Фрагмент документа:
= = = =

Пир побежденных
От природы большинство людей - мазохисты. Им нравится страдать. Поэтому они любят великих страдальцев - свой облагороженный идеал.
В вечность есть два пути. Один - верхом на белом коне. Другой - у коня под копытами. Последний даже выигрышнее. Слегка примятые, но живые заслуживают большей популярности. Главное, чтобы не затоптали целиком. Зато за битого двух небитых дают.
Фатальная несправедливость истории состоит в том, что победой пользуются не победители, а уцелевшие побежденные. С победой вообще неизвестно, что делать. Вроде бы она есть. Но плоды ее - всегда воруют.
Так было со времен Троянской войны. Блистательного Агамемнона замочили сразу после возвращения свои. Чтобы он не открыл какой-нибудь новый фронт. Ахилл вообще не дотянул до победы, оплатив своей жизнью дорогу домой хитрецу Одиссею, всю кампанию просидевшему в тылу. Зато разбитый в пух и прах троянец Эней переселился не просто на новую родину, а в благословенную Италию. Теперь потомки "бедного" эмигранта живут в стране сплошного курорта, визу у которой выпросить сложнее, чем у любой ее сестры по Евросоюзу.
Никто не оплакивает расстрелянных в 30-е годы красных маршалов - Егорова и Тухачевского. Оба они - бывшие царские офицеры, продавшиеся большевикам, получили свои пули заслуженно. А на то, что именно эта парочка, а не киношный Чапаев, выиграла гражданскую войну, всем наплевать.
Зато какой очаровательный миф раздули вокруг себя проигравшие белые! Миша Булгаков, прятавшийся от любой мобилизации, собрал полные залы на "Дни Турбиных". Деникин наваял чудные интеллигентные воспоминания - "Очерки русской смуты". Читаешь - слезы душат. И какого черта он поперся в артиллерийские офицеры? Строчил бы лучше передовицы для "Русского слова"! Славно бы выходило!
Ах, белый миф, адъютант его превосходительства, малиновые дроздовские погоны… Сам в юности, каюсь, подпал под ваше очарование и до сих пор не могу отделаться.
Между тем, истина убога. Именно эта элегантная мразь и просрала Россию. Даже страшно подумать, если бы они вместе со своим дураком Деникиным взяли Москву! Перевешали бы всех, кого поймали, на Красной площади. Расплатились бы с Европой по царским долгам. Ленин в Женеву сбежал бы - плеваться из эмиграции "архизлобными" статейками. Скука-с, поручик…
"Хотите вы иль не хотите, но доблестнее победитель", - писал еще в XIII веке провансальский трубадур Кретьен де Труа. Если бы оно так и было! Читая мемуары битых генералов, сто раз убеждаешься: самые доблестные они! Именно потому, что проиграли. А победившие получили свою победу исключительно из-за Божьего головотяпства. Не доглядел, видите ли, вездесущий - не тем распределил лавры!
Но правда - в ином. Побеждают всегда варвары. Или те, у кого варварства больше в крови. Гитлер был субъектом, намного интеллигентнее Сталина. С куда более утонченной нервной системой. Как и его полководцы, воспитанные на философской прозе Фридриха Ницше.

= = = =

(Строки данных)
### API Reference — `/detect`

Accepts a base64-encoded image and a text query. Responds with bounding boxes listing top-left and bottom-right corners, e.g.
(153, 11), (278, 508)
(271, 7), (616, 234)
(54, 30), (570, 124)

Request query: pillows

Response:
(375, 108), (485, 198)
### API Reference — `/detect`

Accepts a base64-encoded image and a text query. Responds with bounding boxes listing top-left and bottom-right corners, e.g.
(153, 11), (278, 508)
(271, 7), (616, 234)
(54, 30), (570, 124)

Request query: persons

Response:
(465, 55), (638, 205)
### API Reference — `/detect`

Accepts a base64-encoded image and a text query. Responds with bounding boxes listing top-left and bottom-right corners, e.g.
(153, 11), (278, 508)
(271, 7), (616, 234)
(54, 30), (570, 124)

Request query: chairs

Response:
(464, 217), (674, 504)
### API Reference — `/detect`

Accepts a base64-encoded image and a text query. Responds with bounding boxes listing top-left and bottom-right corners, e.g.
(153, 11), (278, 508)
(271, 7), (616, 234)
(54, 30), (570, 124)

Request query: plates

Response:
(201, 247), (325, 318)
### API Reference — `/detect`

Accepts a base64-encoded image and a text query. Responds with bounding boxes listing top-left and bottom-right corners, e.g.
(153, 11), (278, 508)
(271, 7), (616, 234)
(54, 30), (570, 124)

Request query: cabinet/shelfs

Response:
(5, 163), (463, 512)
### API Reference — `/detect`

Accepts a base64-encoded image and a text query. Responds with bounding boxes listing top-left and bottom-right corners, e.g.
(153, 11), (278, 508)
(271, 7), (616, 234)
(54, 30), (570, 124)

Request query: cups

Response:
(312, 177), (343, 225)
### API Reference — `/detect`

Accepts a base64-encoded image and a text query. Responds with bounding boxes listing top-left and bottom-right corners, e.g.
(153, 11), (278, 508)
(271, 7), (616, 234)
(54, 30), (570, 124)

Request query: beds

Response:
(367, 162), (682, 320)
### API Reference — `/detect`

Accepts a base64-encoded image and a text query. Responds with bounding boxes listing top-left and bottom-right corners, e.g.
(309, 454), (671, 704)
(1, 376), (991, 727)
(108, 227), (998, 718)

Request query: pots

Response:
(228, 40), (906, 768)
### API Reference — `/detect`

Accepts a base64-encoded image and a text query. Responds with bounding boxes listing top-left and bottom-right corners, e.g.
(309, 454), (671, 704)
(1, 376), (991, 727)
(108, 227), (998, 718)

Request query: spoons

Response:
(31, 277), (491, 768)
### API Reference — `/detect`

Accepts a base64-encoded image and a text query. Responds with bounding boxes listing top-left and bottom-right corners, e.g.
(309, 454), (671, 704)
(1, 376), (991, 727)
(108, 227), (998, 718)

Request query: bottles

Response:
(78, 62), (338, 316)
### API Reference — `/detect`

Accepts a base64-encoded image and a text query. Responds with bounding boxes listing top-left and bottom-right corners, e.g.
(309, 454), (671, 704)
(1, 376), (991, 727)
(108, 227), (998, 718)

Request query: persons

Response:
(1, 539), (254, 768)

= = = =

Что требуется:
[1] Воспроизведите дословно отрывок эссе от слов «Зато какой очаровательный» до слов «не могу отделаться.» включительно.
[2] Кто, согласно эссе, написал «Очерки русской смуты»?
Листинг получен из другого источника.

Ответы на задания:
[1]
Зато какой очаровательный миф раздули вокруг себя проигравшие белые! Миша Булгаков, прятавшийся от любой мобилизации, собрал полные залы на "Дни Турбиных". Деникин наваял чудные интеллигентные воспоминания - "Очерки русской смуты". Читаешь - слезы душат. И какого черта он поперся в артиллерийские офицеры? Строчил бы лучше передовицы для "Русского слова"! Славно бы выходило!
Ах, белый миф, адъютант его превосходительства, малиновые дроздовские погоны… Сам в юности, каюсь, подпал под ваше очарование и до сих пор не могу отделаться.

[2] Деникин.